Giftedness and Learning Disabilities

Gifted Children - Gifted Education Let’s agree that learning disabilities (LD) is an “umbrella” term that encompasses disorders in listening, speaking, reading, writing and mathematics. And let’s also agree that individuals with LD have unique learning profiles, meaning that they struggle in some areas of skill development and perform well (or excel) in others. By definition, having a learning disability means that an individual’s struggle with learning is not due to limited intellectual capacity and that there are no social, emotional, environmental or sensory (physical and medical) obstacles preventing them from achieving their learning potential. Now imagine what happens when a person is exceptionally gifted in a particular area such as math, reading, instrumental music or art but shows significant and unexpected weakness in other areas of learning. And now imagine what happens when a person has extraordinary knowledge and accelerated capacity to learn across many areas of content while having pronounced areas of weakness in others, such as reading, spelling or math computation. Unfortunately, what happens most often is frustration! Read on.

Learning Disabilities and Giftedness...Together?

Use the words “LD” and “reading” in the same sentence and people are likely to shake their heads knowingly. Try the terms “LD” and “math” together and there’s a good chance the listener will have a realistic picture of a student who struggles with numerical skills. Put “LD” and “gifted” in the same sentence and be prepared for puzzled looks, even signs of disbelief.

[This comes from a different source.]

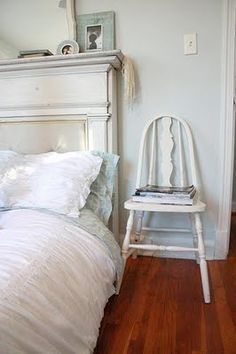 Fireplace mantel turned headboard, shabby chic chair as a night stand.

Some parents and practitioners believe that giftedness belongs in it’s own “special” category and that students who qualify as ‘gifted and talented’ and who still struggle with learning are victims of school systems that don’t acknowledge their special gifts, keeping them shackled to an unchallenging curricula and creating barriers to learning, rather than recognizing their potential and designing ways to accelerate their learning. If we accept that “exceptional children” are those who are so sufficiently different from “typical” children that they need special educational adaptations to realize their potential, perhaps including giftedness as an educational handicapping condition is not so far off the mark!

Giftedness Is Not a Handicapping Condition...Or Is It?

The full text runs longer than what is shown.